*WORK TO DO*: Write out each of the following items word for word, with nothing changed or left out.

****************

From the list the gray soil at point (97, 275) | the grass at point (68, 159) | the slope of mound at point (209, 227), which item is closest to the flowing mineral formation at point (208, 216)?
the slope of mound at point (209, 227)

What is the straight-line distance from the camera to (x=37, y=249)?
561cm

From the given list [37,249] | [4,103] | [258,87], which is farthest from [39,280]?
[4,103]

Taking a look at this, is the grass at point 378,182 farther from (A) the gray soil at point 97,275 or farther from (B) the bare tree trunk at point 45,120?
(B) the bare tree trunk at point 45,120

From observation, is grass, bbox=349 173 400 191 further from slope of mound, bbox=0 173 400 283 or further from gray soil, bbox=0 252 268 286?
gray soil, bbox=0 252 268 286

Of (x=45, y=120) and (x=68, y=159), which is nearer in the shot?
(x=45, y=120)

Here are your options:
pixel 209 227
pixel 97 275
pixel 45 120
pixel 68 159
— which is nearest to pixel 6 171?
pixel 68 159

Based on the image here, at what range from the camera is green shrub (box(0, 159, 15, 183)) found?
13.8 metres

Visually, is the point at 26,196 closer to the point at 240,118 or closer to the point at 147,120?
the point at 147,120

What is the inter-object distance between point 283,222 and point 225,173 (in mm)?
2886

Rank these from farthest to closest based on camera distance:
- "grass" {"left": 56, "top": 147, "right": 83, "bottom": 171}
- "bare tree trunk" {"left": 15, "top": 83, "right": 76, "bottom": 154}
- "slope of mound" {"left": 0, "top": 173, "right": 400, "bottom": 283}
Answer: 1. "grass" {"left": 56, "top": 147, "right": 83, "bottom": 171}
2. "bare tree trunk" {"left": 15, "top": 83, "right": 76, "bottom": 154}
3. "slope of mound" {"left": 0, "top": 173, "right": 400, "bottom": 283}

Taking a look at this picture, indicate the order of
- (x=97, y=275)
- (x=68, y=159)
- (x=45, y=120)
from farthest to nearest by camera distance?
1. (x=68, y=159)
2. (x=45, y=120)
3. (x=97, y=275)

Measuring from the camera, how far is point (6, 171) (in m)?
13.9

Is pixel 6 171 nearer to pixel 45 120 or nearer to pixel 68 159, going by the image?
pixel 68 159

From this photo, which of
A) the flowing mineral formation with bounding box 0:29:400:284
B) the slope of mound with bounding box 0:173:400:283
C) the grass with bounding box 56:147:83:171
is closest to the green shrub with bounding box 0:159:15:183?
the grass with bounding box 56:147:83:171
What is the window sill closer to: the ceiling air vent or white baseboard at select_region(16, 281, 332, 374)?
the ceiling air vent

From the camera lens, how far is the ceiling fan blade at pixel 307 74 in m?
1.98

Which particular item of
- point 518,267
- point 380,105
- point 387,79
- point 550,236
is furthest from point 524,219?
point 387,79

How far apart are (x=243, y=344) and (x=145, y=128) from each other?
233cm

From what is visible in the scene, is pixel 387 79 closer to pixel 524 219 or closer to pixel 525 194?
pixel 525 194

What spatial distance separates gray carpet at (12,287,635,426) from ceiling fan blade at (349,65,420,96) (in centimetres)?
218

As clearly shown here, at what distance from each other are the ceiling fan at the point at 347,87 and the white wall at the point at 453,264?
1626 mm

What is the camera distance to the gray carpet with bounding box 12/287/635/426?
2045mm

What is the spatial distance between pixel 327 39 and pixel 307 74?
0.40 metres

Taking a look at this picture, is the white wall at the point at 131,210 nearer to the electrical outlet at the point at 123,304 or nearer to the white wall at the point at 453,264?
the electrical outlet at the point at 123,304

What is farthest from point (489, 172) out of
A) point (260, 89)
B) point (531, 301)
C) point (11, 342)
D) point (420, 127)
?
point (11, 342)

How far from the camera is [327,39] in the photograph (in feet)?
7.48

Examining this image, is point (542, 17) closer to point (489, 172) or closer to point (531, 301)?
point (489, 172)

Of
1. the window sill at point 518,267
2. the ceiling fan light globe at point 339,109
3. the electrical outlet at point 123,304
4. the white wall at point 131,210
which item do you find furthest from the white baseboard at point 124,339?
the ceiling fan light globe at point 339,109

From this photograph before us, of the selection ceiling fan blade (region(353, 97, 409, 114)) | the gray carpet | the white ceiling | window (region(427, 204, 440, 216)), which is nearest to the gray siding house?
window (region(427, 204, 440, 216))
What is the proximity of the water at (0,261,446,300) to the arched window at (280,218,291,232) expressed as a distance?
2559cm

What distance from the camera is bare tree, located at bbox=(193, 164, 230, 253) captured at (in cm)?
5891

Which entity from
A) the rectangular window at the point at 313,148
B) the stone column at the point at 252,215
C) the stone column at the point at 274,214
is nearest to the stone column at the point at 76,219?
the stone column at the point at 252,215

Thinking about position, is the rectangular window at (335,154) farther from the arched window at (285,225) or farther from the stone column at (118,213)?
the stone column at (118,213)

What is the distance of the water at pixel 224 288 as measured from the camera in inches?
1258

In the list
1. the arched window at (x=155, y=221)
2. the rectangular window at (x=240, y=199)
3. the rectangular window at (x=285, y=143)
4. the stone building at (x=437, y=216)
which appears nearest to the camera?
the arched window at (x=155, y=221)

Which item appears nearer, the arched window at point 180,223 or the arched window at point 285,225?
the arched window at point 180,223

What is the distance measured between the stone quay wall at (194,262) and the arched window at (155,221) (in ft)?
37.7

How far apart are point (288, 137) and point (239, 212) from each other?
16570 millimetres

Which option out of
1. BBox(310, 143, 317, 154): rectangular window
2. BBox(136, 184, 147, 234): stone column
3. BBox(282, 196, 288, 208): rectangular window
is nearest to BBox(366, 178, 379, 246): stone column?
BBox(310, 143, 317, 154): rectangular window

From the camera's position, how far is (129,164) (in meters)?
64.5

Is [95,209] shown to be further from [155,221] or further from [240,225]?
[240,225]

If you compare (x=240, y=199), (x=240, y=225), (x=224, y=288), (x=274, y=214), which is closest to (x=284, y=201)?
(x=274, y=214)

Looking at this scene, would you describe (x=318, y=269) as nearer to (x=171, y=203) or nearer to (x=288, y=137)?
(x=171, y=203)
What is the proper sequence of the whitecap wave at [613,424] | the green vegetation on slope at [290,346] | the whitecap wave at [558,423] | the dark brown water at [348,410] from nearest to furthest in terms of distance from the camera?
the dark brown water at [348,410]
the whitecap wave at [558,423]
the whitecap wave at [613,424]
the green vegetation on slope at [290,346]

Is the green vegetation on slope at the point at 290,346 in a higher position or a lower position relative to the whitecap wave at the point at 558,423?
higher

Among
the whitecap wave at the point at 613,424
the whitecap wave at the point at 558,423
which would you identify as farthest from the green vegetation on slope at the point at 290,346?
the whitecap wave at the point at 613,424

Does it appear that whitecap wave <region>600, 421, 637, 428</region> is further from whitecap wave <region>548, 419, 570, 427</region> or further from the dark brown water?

****************

*SOLUTION FOR THIS TASK*:
From the list the gray soil at point (97, 275) | the grass at point (68, 159) | the slope of mound at point (209, 227), which item is closest to the flowing mineral formation at point (208, 216)?
the slope of mound at point (209, 227)

What is the straight-line distance from the camera to (x=37, y=249)?
561cm

From the given list [37,249] | [4,103] | [258,87], which is farthest from [39,280]?
[4,103]

Taking a look at this, is the grass at point 378,182 farther from (A) the gray soil at point 97,275 or farther from (B) the bare tree trunk at point 45,120?
(B) the bare tree trunk at point 45,120

From observation, is grass, bbox=349 173 400 191 further from slope of mound, bbox=0 173 400 283 or further from gray soil, bbox=0 252 268 286?
gray soil, bbox=0 252 268 286

Of (x=45, y=120) and (x=68, y=159), which is nearer in the shot?
(x=45, y=120)

Here are your options:
pixel 209 227
pixel 97 275
pixel 45 120
pixel 68 159
— which is nearest to pixel 6 171?
pixel 68 159

Based on the image here, at what range from the camera is green shrub (box(0, 159, 15, 183)) found?
13.8 metres

Visually, is the point at 26,196 closer to the point at 240,118 or closer to the point at 147,120?
the point at 147,120

What is the inter-object distance between point 283,222 and point 225,173 (in mm)?
2886

Rank these from farthest to closest based on camera distance:
- "grass" {"left": 56, "top": 147, "right": 83, "bottom": 171}
- "bare tree trunk" {"left": 15, "top": 83, "right": 76, "bottom": 154}
- "slope of mound" {"left": 0, "top": 173, "right": 400, "bottom": 283}
Answer: 1. "grass" {"left": 56, "top": 147, "right": 83, "bottom": 171}
2. "bare tree trunk" {"left": 15, "top": 83, "right": 76, "bottom": 154}
3. "slope of mound" {"left": 0, "top": 173, "right": 400, "bottom": 283}

Taking a look at this picture, indicate the order of
- (x=97, y=275)
- (x=68, y=159)
- (x=45, y=120)
from farthest to nearest by camera distance?
1. (x=68, y=159)
2. (x=45, y=120)
3. (x=97, y=275)

Measuring from the camera, how far is point (6, 171) (in m)?
13.9

Is pixel 6 171 nearer to pixel 45 120 or nearer to pixel 68 159, going by the image?
pixel 68 159

From this photo, which of
A) the flowing mineral formation with bounding box 0:29:400:284
B) the slope of mound with bounding box 0:173:400:283
C) the grass with bounding box 56:147:83:171
is closest to the green shrub with bounding box 0:159:15:183?
the grass with bounding box 56:147:83:171
What is the window sill closer to: the ceiling air vent or white baseboard at select_region(16, 281, 332, 374)?
the ceiling air vent

From the camera lens, how far is the ceiling fan blade at pixel 307 74 in m?
1.98

Which particular item of
- point 518,267
- point 380,105
- point 387,79
- point 550,236
is furthest from point 524,219?
point 387,79

How far apart are (x=243, y=344) and (x=145, y=128) from each other?
233cm

From what is visible in the scene, is pixel 387 79 closer to pixel 524 219 or closer to pixel 525 194?
pixel 525 194

What spatial distance separates gray carpet at (12,287,635,426) from ceiling fan blade at (349,65,420,96) (in centimetres)?
218

As clearly shown here, at what distance from each other are the ceiling fan at the point at 347,87 and the white wall at the point at 453,264?
1626 mm

What is the camera distance to the gray carpet with bounding box 12/287/635/426?
2045mm

What is the spatial distance between pixel 327 39 and pixel 307 74?
0.40 metres

Taking a look at this picture, is the white wall at the point at 131,210 nearer to the electrical outlet at the point at 123,304 or nearer to the white wall at the point at 453,264?
the electrical outlet at the point at 123,304

What is farthest from point (489, 172) out of
A) point (260, 89)
B) point (531, 301)
C) point (11, 342)
D) point (420, 127)
?
point (11, 342)

How far from the camera is [327,39] in the photograph (in feet)?
7.48

Examining this image, is point (542, 17) closer to point (489, 172) or closer to point (531, 301)?
point (489, 172)

Of
1. the window sill at point 518,267
2. the ceiling fan light globe at point 339,109
3. the electrical outlet at point 123,304
4. the white wall at point 131,210
which item do you find furthest from the white baseboard at point 124,339?
the ceiling fan light globe at point 339,109

From this photograph before us, of the selection ceiling fan blade (region(353, 97, 409, 114)) | the gray carpet | the white ceiling | window (region(427, 204, 440, 216)), which is nearest to the gray siding house?
window (region(427, 204, 440, 216))
What is the proximity of the water at (0,261,446,300) to the arched window at (280,218,291,232) expressed as a distance?
2559cm

What distance from the camera is bare tree, located at bbox=(193, 164, 230, 253) captured at (in cm)?
5891

Which entity from
A) the rectangular window at the point at 313,148
B) the stone column at the point at 252,215
C) the stone column at the point at 274,214
is nearest to the stone column at the point at 76,219?
the stone column at the point at 252,215

Thinking about position, is the rectangular window at (335,154) farther from the arched window at (285,225) or farther from the stone column at (118,213)?
the stone column at (118,213)

What is the distance of the water at pixel 224 288 as measured from the camera in inches?
1258

In the list
1. the arched window at (x=155, y=221)
2. the rectangular window at (x=240, y=199)
3. the rectangular window at (x=285, y=143)
4. the stone building at (x=437, y=216)
which appears nearest to the camera?
the arched window at (x=155, y=221)

Which item appears nearer, the arched window at point 180,223 or the arched window at point 285,225?
the arched window at point 180,223

What is the distance measured between the stone quay wall at (194,262) and the arched window at (155,221) (in ft)?
37.7

How far apart are point (288, 137) and point (239, 212) from each other?
16570 millimetres

Which option out of
1. BBox(310, 143, 317, 154): rectangular window
2. BBox(136, 184, 147, 234): stone column
3. BBox(282, 196, 288, 208): rectangular window
is nearest to BBox(366, 178, 379, 246): stone column?
BBox(310, 143, 317, 154): rectangular window

From the camera's position, how far is (129,164) (in meters)?
64.5

Is [95,209] shown to be further from [155,221] or further from [240,225]?
[240,225]

If you compare (x=240, y=199), (x=240, y=225), (x=224, y=288), (x=274, y=214), which is closest to (x=284, y=201)?
(x=274, y=214)

Looking at this scene, would you describe (x=318, y=269) as nearer to (x=171, y=203) or nearer to (x=288, y=137)?
(x=171, y=203)
What is the proper sequence of the whitecap wave at [613,424] | the green vegetation on slope at [290,346] | the whitecap wave at [558,423] | the dark brown water at [348,410] from nearest to furthest in terms of distance from the camera?
the dark brown water at [348,410]
the whitecap wave at [558,423]
the whitecap wave at [613,424]
the green vegetation on slope at [290,346]

Is the green vegetation on slope at the point at 290,346 in a higher position or a lower position relative to the whitecap wave at the point at 558,423?
higher

Among
the whitecap wave at the point at 613,424
the whitecap wave at the point at 558,423
which would you identify as farthest from the green vegetation on slope at the point at 290,346?
the whitecap wave at the point at 613,424

Does it appear that whitecap wave <region>600, 421, 637, 428</region> is further from whitecap wave <region>548, 419, 570, 427</region> or further from the dark brown water?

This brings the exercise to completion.